I was just introduced to Elayne Clift and her work by a mutual friend. She is a writer, lecturer, workshop leader, feminist, social justice advocate, volunteer, traveler, “woman of a certain age,” who leads writing workshops in a variety of venues. I’m very gratified that she has given me permission to share this insightful piece of writing. It seems perfect for our blog.
The importance of story in Covid time
by Elayne Clift, Saxtons River, Vermont
It is one year now since Covid first invaded our countries and our bodies. Since then, we have longed for the touch of loved ones, fought off anxiety and despair, adjusted as much as possible to the stunning effects of prolonged isolation, and watched as the numbers of deaths mounted, week by week, state by state, country by country. It was, we agreed, the worst thing we’ve gone through in one hundred years.

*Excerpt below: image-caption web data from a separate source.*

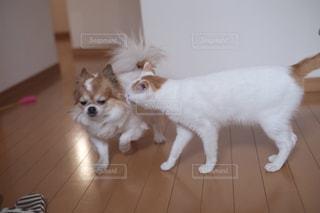 猫の横に犬の地位の写真・画像素材[993169]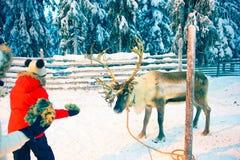 Leute-Fütterungsren im Schnee Forest Rovaniemi Finland Lapland stockbild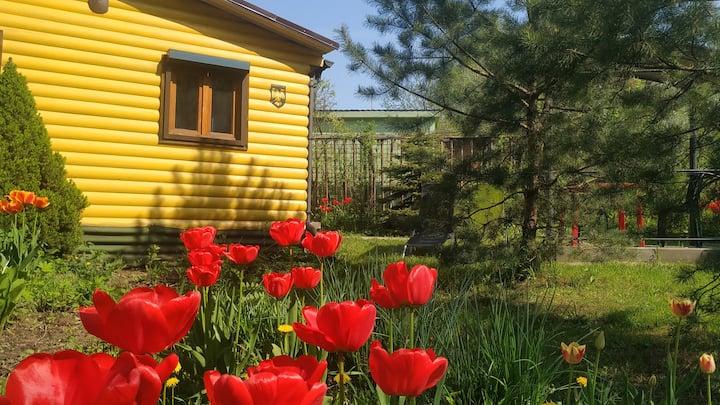 Дом для отдыха в Переделкино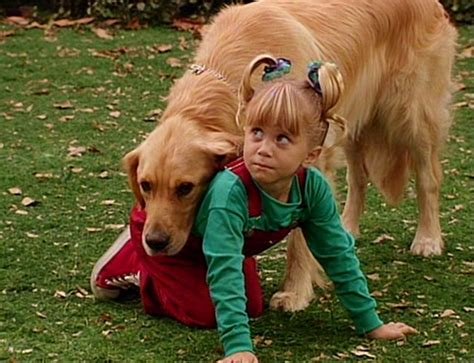 Comet Full House Tv S Cutest Pets Ever Zimbio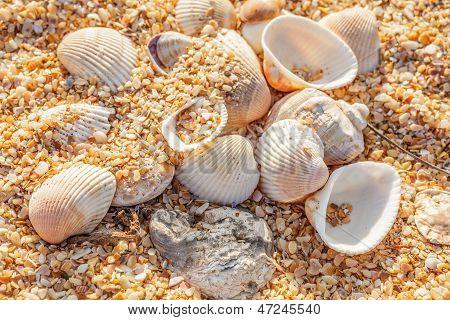 Shell Molluscs On The Beach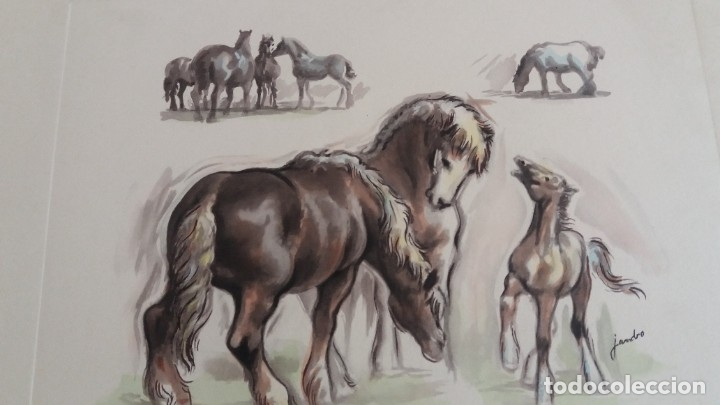 Segunda Mano: Laminas de caballos - Foto 7 - 177592222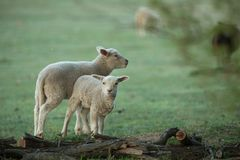 Cute little lambs on fresh green meadow. During sunrise royalty free stock image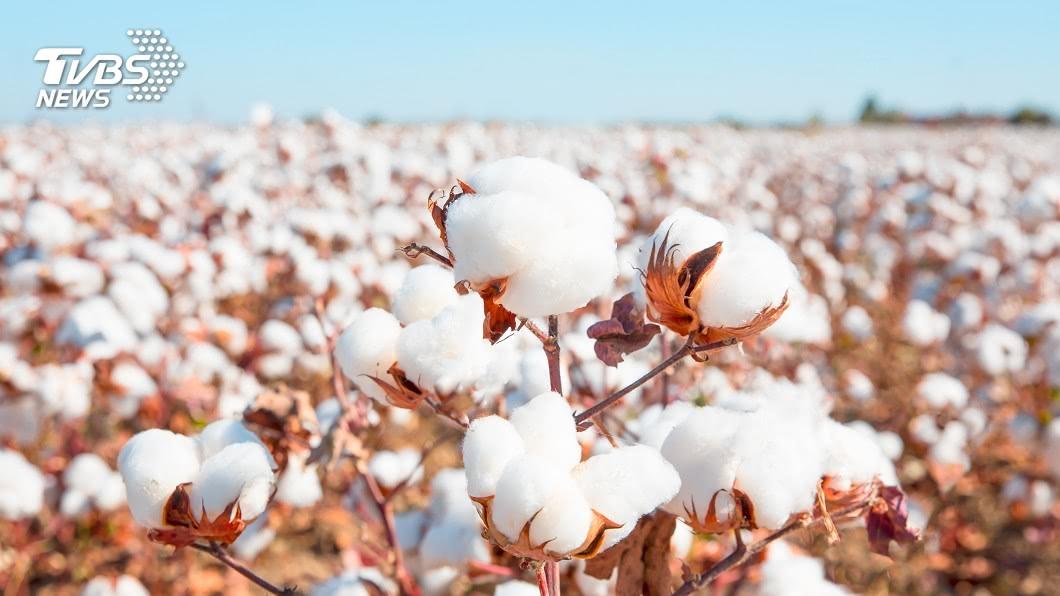 英批陸強迫勞動新疆維吾爾族種植棉花。(示意圖/shutterstock 達志影像) 傳英外相將提方案 禁止進口新疆強迫勞動產品
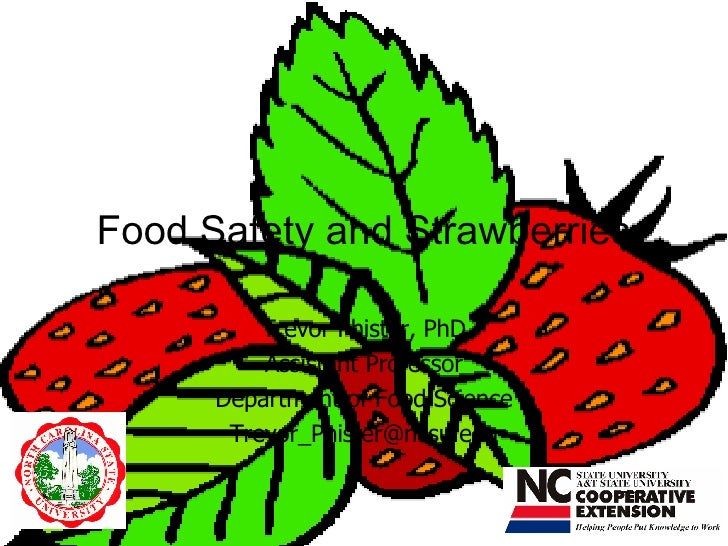 Food Safety and Strawberries Trevor Phister, PhD Assistant Professor Department of Food Science [email_address]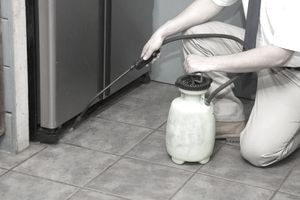 Exterminator spraying in kitchen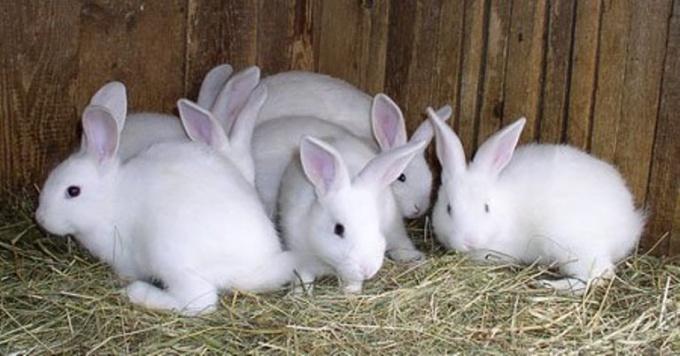 Разведение и откорм кроликов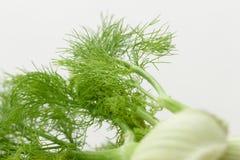 Bulbos orgânicos frescos da erva-doce para finalidades culinárias isolados no whi Imagens de Stock Royalty Free
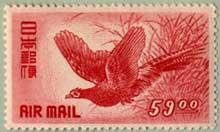 キジ航空 59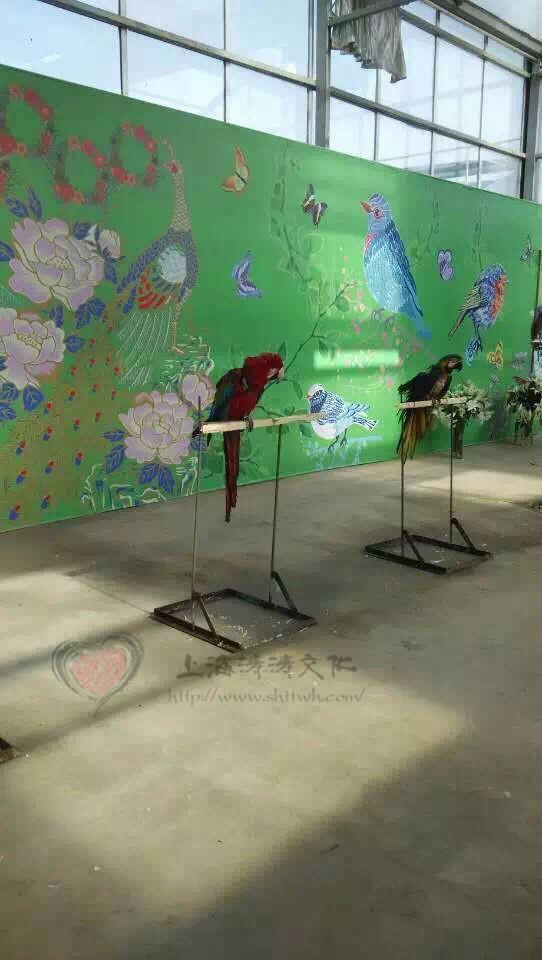 海南百鸟展暖场必备项目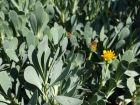 Othonne à feuilles de Giroflée, Queue de castor, Othonna cheirifolia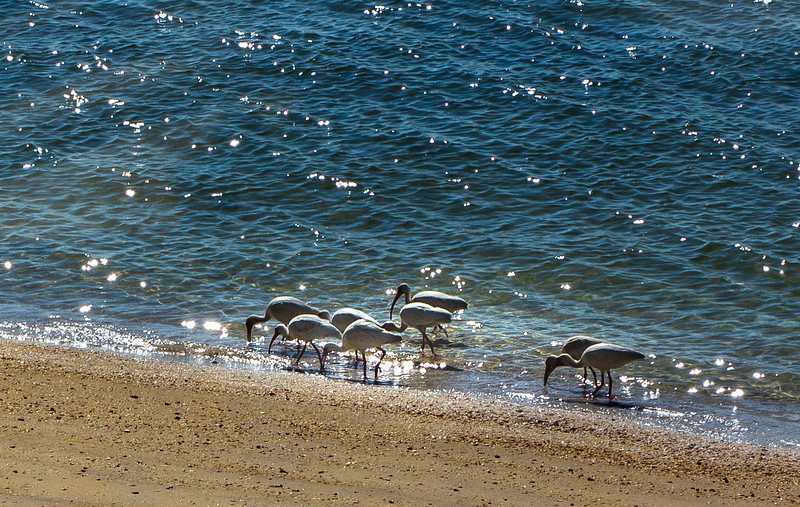 A Flock of Ibises 2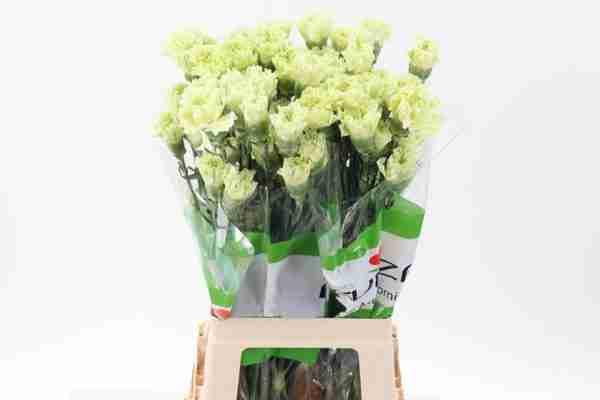 Clavel Verde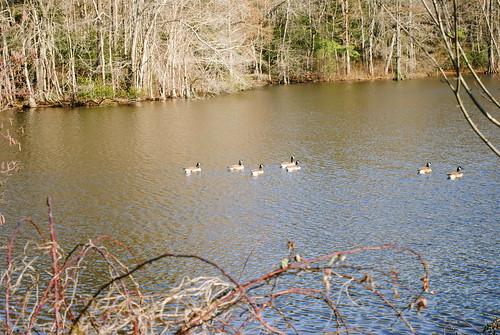 statepark park bird birds geese delaware laurel laurelde trappondstatepark sussexcountyde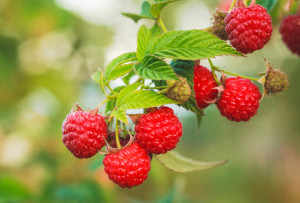 Natural raspberry flavoring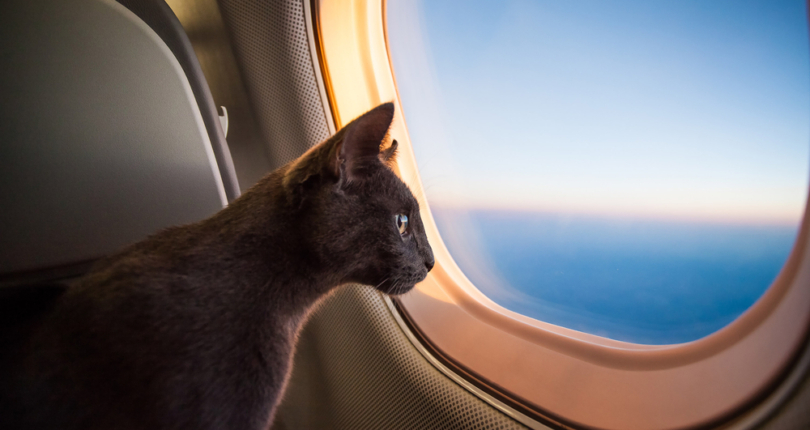 How to travel to Panama with my Pet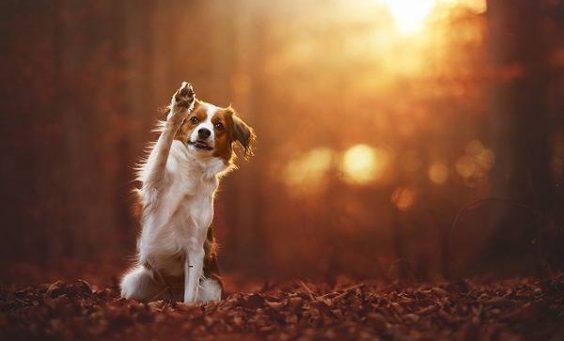 Φθινοπωρινές προληπτικές εξετάσεις σκύλων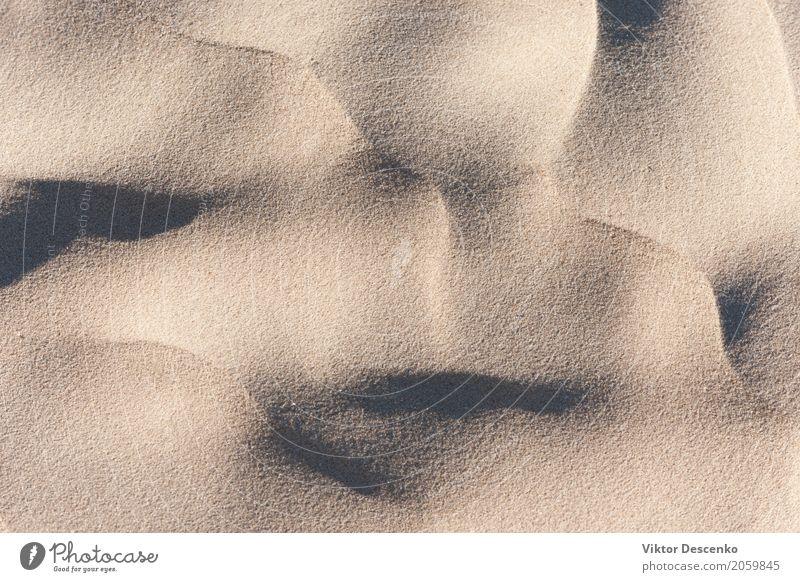 Schatten auf dem Sand Ferien & Urlaub & Reisen Sommer Sonne Strand Meer Natur Landschaft Wind Küste Ostsee natürlich weich gelb Düne wüst Verschiebung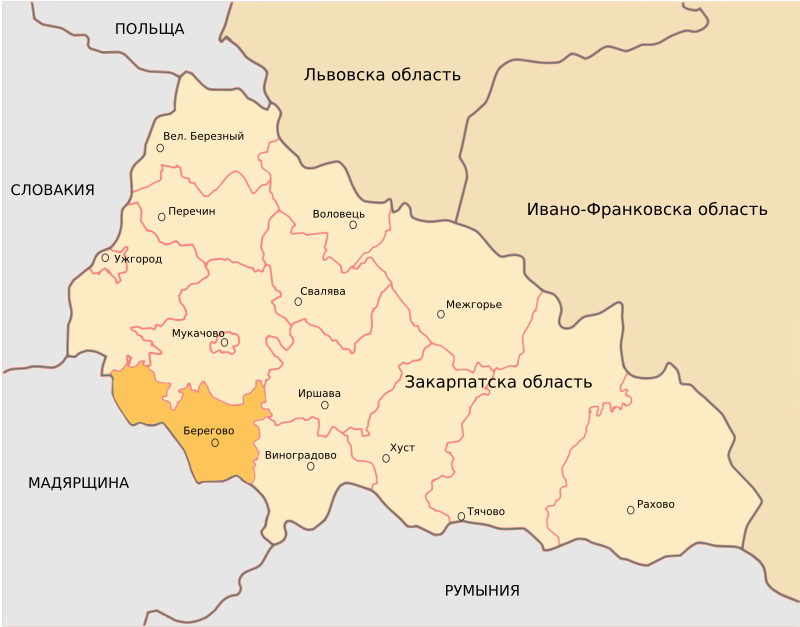 Berehove District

To mark this dark anniversary, we have seen pictures of those we’ve lost, and heard about them as people and not statistics. The media has brought many of them into our homes and hearts, respectfully and with feeling. But it is not often that we’ve heard real stories about the victims of this insidious virus, or their families; the kind of stories drawn from memory that make us laugh, weep, empathize, share sadness, become better people ourselves. Perhaps stories like that which set a scene, have characters, dialogue, plot lines, and ultimately universal meaning have yet to emerge. I hope they do, because we all have stories to tell, and we all need to stories to hear.
That’s because storytelling is primal. It’s the way we come to understand the world around us. Story give us wholeness. It allows us to recover something vital and true in our lives and the lives of others. Stories, as writer Sue Monk Kidd knows, are “the life of the soul.”
Telling and hearing stories of how we got through this dreadful pandemic is how we say what happened, with empathy, so that future generations will know what it was like to live in isolation for a year or more, to feel afraid while trying to be brave, to cope, and even to grow because of the shared experience.
Storytelling is an essential act of remembrance in which our words build monuments to a time when our lives called upon us to carry on and to endure, to know what really matters, to know what to cling to and what to let go.
All of us have a natural instinct toward narratives that reveal the greater truth of what happens on our individual and collective journeys. Words carefully crafted change our experience and help us arrive at greater truths. In our tales of Covid time and an adjusted normal all of what we share happened, all of it was true, and all of it matters.
In making much of the mundane, we experience our epiphanies, our AHA Moments. We become “gardeners of the spirit who know that without darkness nothing comes to birth,” as May Sarton put it. We are brave in our contemplative experience, and dare “to deal with our bag of fears,” as Eudora Welty said we must.
Here is some of my story about Covid, the third in a trilogy of poems that appear in the forthcoming anthology, A 21st Century Plague: Poetry from a Pandemic.
“In the beginning, while in survival mode, we masked, distanced, and washed our hands
Like mad Lady MacBeth, hoping the virus would bypass us, lucky ones, untouched, safe, exempt. Then, as the weeks wore on, we found ourselves frayed and frightened,
Anxious and depressed, while the beast grew bolder. Entering crisis mode,
Tempers flared, tears flowed, trips for groceries became a call for celebration,
Haircuts a miraculous event, Release from house arrest.
Precious family and friends, risked distant contact at outdoor lunch.
We Zoomed, FaceTimed, Skyped, vowing to carry on in Covid solitude,
As we awaited the darkness of winter.”
Stories are medicine. They give us the power to be soothed and to soothe others. Together we overcome adversity through our transformative experience. In fact, there is no culture on earth that doesn’t tell stories. Storytelling is as old as humankind. It’s embedded in our genes, often as a survival technique. We are simply hardwired to tell stories and to listen to them. Tell yours, and listen with thanks to the stories of others. You’ll be surprised at how much better you’ll feel.